You think Biden's old?

Whoever wins the US election in November and takes office in January will be the oldest president ever inaugurated. Trump was the oldest president to win a first term in 2016, and if he wins a second term he'll by 74 at his 2021 inauguration. If Biden wins, he'll be 78. 

That's pretty old! But septuagenarian presidents are a common occurrence in Africa. When Robert Mugabe was forced from office at age 93 he was the oldest head of state in the world. 

I posted the ages of all the presidents in ECOWAS countries two years ago. Five out of 15 were 70 years or older. Todd Moss and Stephanie Majerowicz of the Center for Global Development speculated that large gaps could lead to public anger, protests, and government turnover. We can test that hypothesis over the past two years. Below is the list from 2018; if the president hasn't changed I just posted the new age, and if he was recently re-elected. If the president did change, I post the new president with his new age, and I also included the age gap from 2018. In 2018 I only did the age gap for the oldest 5 presidents. 


  1. Liberia: George Weah, was 51, now 53
  2. Togo: Faure Gnassingbé, was 52, now 54 (re-elected to a fourth term in 2020)
  3. Gambia: Adama Barrow, was 53, now 55
  4. Sierra Leone: Julius Maada Bio, was 54, now 56
  5. Senegal: Macky Sall, was 56, now 58 (re-elected to a second term in 2019)
  6. Benin: Patrice Talon, was 60, now 62
  7. Guinea-Bissau: José Mário Vaz, was 60 (minus media age 19 = 41 year gap; lost re-election in 2019). New president: Umaro Mokhtar Sissoco Embaló, age 47. 
  8. Burkina Faso: Roch Marc Christian Kaboré, was 61, now 63
  9. Cape Verde: Jorge Carlos de Almeida Fonseca, was 67, now 69
  10. Niger: Mahamadou Issoufou, was 67, now 69
  11. Mali: Ibrahim Boubacar Keïta, was 73 (minus median age 16 = 57 year gap), overthrown in a coup last week. 
  12. Ghana: Nana Addo Dankwa Akufo-Addo, was 74 (minus median age 20 = 54 year gap), now 76
  13. Nigeria: Muhammadu Buhari, was 75 (minus median age 18 = 57 year gap), now 77. Re-elected for a second term in 2019. 
  14. Cote d'Ivoire: Alassane Dramane Ouattara, was 76 (minus median age 18 = 58 year gap), now 78. Running for a 3rd term; taking advantage of a new constitution to circumvent a two-term limit. 
  15. Guinea: Alpha Condé, was 80 (minus median age 19 = 61 year gap), now 82. Running for a 3rd term; also taking advantage of a new constitution to circumvent a two-term limit.
Conclusions: ECOWAS presidents are still really old. Only one (was close to the median) was replaced with a younger (the youngest in the region, in fact) president. 

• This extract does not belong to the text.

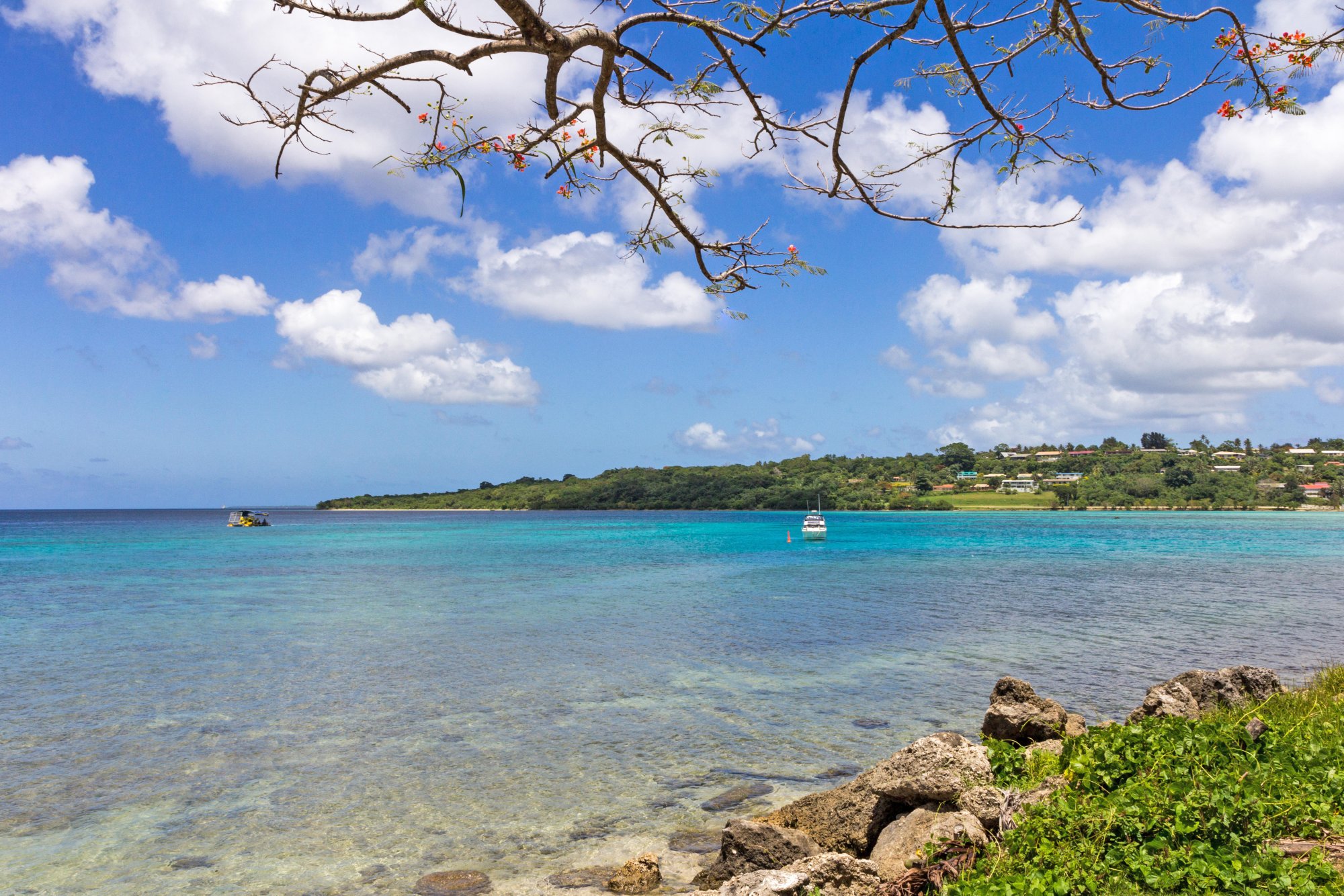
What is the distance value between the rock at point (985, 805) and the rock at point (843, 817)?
1167mm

Being younger/closer to the median age seems to help little if at all to win re-election. Four presidents faced re-election; the two younger incumbents won, the close-to-median age (among the presidents) incumbent lost and the older incumbent (one of the five over 70) won. 

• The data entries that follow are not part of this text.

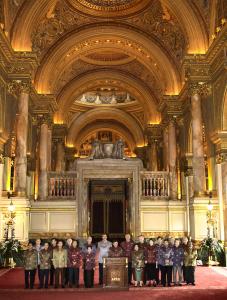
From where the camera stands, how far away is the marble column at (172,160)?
1889 centimetres

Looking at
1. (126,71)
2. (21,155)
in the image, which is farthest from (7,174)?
(126,71)

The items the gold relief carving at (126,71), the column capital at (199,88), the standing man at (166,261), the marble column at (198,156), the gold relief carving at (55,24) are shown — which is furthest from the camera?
the gold relief carving at (126,71)

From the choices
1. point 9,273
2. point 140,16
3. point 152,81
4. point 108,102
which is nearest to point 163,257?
point 9,273

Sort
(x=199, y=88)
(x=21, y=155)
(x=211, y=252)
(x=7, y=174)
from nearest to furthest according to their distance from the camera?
(x=211, y=252), (x=21, y=155), (x=7, y=174), (x=199, y=88)

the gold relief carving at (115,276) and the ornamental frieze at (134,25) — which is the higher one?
the ornamental frieze at (134,25)

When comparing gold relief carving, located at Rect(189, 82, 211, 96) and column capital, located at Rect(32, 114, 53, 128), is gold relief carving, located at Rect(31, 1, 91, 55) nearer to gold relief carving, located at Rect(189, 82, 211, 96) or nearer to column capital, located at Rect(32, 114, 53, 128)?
column capital, located at Rect(32, 114, 53, 128)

One of the other septuagenarians was overthrown in a coup last week, which suggests risk for large age gaps. But the oldest two presidents are running for third terms despite 2-term limits in their countries. Perhaps they are miscalculating, or perhaps incumbency advantage (Bleck and van de Walle, p. 77) matters more than age gap.